Ultraorange, I have a supply of blank Nikko lugs in both standard and OS sizes. They have slightly longer sockets than the old stamped and welded blank lugs made by Haden, Nervex or Chater Lea. Nikko lugs are bulge formed so they have a nice smooth surface without any welded seams and their angles can be more easily altered than investment cast lugs. By chance I ran into Nikko at an Industrial trade show in Chicago (bulge forming is used in many ways) and convinced them to make lugs again. They hadn’t manufactured lugs in years. I also have a supply of Nikko spear point lugs that are very similar in shape to old Cinelli stamped lugs. These lugs have a little more real estate on top for cutting out some kind of single design like a cloverleaf or initial.
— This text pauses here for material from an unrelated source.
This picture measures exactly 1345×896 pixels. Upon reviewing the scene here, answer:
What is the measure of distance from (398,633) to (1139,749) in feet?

I sell these lugs as a fundraiser for a charity bike project in Ukraine.

If your design extends beyond the limits of the length of the lug socket (for example like leaves on a vine), standard procedure is to just cut that part out of a regular tube and braze it directly onto the frame tube beyond the lug. It is possible to tig weld the extension onto the end of the lug but there isn’t much point to do that because it is only decorative and not functional. Hetchins attached their extensions by gas welding (melting the steel together with their oxyacetylene torch).
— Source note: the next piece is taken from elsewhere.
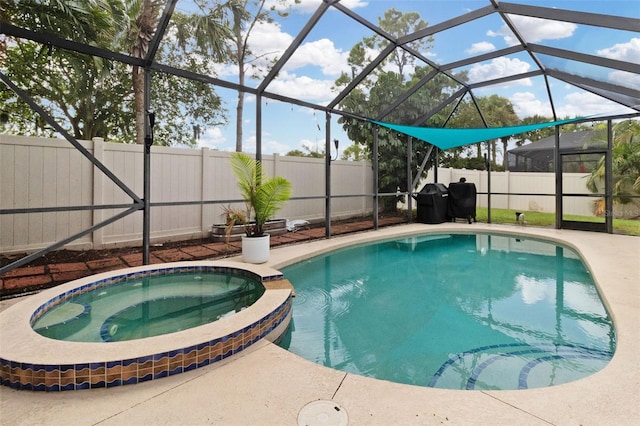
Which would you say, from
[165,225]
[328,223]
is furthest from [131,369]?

I became interested in designing lugs after getting a Hetchins in 1969. It had a simple lug design with straight stays (not their “curly” model they are famous for). When I apprenticed at Ellis-Briggs in England in 1975, Jack Briggs gave me what was left of their supply of blank lugs. In the 50’s they did a frame model that used a punch press with 17 different shapes to create their lug design. It was popular in England after the war for a builder’s top model to be a fancy design cut out of blank lugs.

Often in my framebuilding classes a student will choose to create a their own unique design using Nikko blank lugs.